I have thought to myself "I can write a better story than..." this person or that author - fill in your own blank. But then I have to ask myself, "If I am so sure I can, why don't I? Why don't I try?" Why indeed? Because I am better at critiquing what is wrong with a story and even providing a better direction for it to go. But I am much worse at coming up with my own story all on my own with unique characters, development, and interesting plot twists, and reasonable dialogue. "Alex Cross wouldn't have said that, he would have done this", I find myself saying, particularly reading 7thHeaven, but it does me no good, because I can't write a different ending for this already published story.
As for this current read, I don't identify with the main character well at all. If she were a real person, I would avoid her, because she would drive me crazy. So it is hard to read this book because I want to reach in and slap this woman, give her advice, shake her up, and I can't. And yet, I can't stop reading it either, because I think there is an interesting plot buried in there, because I want to know what happens! Isn't that every author's goal - to get their audience to turn the page because they want to know what happens next?

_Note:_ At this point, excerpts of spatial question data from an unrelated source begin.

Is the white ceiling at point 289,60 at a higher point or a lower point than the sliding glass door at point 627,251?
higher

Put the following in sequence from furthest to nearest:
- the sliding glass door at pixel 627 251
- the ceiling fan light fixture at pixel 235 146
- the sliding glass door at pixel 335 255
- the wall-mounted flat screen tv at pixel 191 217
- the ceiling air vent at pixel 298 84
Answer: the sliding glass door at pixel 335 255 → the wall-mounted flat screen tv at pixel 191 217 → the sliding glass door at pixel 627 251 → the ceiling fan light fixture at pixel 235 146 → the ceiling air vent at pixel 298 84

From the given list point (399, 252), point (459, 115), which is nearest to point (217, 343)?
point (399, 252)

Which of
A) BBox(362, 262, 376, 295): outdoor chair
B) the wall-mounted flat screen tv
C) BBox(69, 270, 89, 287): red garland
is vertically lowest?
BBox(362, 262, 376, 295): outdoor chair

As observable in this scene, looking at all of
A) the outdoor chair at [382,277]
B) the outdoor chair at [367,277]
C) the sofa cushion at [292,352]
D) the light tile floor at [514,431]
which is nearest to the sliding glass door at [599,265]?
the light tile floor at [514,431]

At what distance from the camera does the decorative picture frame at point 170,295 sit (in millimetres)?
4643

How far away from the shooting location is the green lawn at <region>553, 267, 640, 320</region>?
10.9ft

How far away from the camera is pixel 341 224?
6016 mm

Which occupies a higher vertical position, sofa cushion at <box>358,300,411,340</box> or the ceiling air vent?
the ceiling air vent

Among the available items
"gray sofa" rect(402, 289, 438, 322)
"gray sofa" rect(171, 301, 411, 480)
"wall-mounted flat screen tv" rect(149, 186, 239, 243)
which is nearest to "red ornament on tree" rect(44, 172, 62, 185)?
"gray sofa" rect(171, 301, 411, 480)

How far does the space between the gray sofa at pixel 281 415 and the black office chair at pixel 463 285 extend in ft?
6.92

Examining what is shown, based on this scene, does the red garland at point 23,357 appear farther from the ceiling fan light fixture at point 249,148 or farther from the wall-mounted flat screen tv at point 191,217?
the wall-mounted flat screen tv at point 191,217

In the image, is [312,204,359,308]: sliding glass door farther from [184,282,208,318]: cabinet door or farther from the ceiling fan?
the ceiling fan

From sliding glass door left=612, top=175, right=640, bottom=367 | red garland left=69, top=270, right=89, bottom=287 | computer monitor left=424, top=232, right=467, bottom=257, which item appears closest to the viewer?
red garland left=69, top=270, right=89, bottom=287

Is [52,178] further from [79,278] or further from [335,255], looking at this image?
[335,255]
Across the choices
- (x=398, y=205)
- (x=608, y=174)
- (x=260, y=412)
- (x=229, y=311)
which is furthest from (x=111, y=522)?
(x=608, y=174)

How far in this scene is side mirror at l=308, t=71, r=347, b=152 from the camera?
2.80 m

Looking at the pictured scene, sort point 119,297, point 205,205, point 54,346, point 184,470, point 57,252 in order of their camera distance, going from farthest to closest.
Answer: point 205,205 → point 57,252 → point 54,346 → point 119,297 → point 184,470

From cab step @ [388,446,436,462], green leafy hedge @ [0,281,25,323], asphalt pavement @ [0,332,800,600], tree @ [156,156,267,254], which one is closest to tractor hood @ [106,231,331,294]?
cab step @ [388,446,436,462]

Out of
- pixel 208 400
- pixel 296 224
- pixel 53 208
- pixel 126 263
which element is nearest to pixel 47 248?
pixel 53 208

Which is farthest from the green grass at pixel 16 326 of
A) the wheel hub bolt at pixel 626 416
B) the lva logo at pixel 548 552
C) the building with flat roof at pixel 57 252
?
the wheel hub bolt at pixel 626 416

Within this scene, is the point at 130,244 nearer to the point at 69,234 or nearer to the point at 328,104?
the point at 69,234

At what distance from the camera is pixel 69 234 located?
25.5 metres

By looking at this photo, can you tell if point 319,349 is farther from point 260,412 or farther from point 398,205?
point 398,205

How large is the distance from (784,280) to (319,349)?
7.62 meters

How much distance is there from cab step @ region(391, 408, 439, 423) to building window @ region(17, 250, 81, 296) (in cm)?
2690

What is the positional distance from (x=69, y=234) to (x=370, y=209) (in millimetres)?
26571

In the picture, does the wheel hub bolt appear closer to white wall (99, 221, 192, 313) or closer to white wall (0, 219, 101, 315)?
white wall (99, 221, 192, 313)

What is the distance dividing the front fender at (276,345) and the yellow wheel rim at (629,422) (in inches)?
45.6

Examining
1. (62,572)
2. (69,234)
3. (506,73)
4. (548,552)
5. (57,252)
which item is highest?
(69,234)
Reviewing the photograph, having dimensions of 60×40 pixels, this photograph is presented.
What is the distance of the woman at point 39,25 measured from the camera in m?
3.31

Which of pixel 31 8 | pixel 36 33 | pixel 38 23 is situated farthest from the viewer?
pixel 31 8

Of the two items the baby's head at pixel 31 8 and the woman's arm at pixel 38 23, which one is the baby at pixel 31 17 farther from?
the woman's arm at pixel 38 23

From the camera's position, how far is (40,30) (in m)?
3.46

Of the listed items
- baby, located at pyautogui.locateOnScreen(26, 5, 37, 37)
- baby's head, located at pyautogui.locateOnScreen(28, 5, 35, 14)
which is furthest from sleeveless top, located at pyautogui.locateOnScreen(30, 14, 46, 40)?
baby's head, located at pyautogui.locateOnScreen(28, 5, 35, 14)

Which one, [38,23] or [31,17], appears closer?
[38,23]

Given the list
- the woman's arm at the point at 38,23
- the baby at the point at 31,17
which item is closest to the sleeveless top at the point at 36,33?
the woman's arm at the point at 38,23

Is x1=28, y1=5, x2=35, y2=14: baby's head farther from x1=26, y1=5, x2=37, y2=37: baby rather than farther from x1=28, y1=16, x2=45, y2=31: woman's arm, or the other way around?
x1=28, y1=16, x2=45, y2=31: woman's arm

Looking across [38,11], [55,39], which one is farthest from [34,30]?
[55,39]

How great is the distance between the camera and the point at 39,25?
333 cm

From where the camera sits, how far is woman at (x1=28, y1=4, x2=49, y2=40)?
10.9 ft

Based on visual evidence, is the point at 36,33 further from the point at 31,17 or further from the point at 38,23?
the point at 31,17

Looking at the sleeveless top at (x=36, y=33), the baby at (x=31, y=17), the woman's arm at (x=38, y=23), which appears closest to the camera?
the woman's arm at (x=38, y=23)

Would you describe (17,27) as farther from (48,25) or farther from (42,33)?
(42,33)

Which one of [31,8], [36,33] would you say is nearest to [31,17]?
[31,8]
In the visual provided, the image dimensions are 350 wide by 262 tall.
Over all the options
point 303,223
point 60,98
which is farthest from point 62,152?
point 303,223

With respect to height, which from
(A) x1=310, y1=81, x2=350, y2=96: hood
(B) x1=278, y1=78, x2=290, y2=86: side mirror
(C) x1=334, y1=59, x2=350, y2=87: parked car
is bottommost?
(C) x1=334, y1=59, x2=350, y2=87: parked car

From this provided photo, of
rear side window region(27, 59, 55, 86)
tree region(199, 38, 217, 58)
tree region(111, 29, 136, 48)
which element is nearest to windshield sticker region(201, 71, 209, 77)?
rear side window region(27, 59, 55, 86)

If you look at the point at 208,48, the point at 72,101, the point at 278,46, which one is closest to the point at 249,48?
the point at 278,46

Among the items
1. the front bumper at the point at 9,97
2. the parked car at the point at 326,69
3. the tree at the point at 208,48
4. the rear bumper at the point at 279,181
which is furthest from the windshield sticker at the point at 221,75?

Also, it is fascinating to suppose that a popular author has doubts, fears, blocks or his or her own. That they don't want to reveal too much of themselves in a story, and yet they can hardly help themselves. Authors are exhibitionists, whether they admit it or not. And just because an author is published does not make them very good at either speaking (like at book readings) or at teaching (as in seminars and workshops) because those are different skills! And yet, that is what modern authors are expected to do.
I have been slowly reading a 'how-to' on story writing that i downloaded as a free e-book. It is actually quite helpful. It has a lot of nuts and bolts advice on thinking about your story from a planning perspective. Its very logical and straightforward. And I cannot help to wonder if that is NOT the way it is done by most popular fiction writers. That instead, they get inspired by one little bit of trivia, and then go off and tell a whole story about it. That some of their best work comes from creative exercises like "fit a fedora and a butterfly wing in the same short story".
I guess the truth must out - I would love to write a fictional novel, and I want it to be good - engaging, interesting, helpful, insightful. I have a good idea...I just need to bring it out.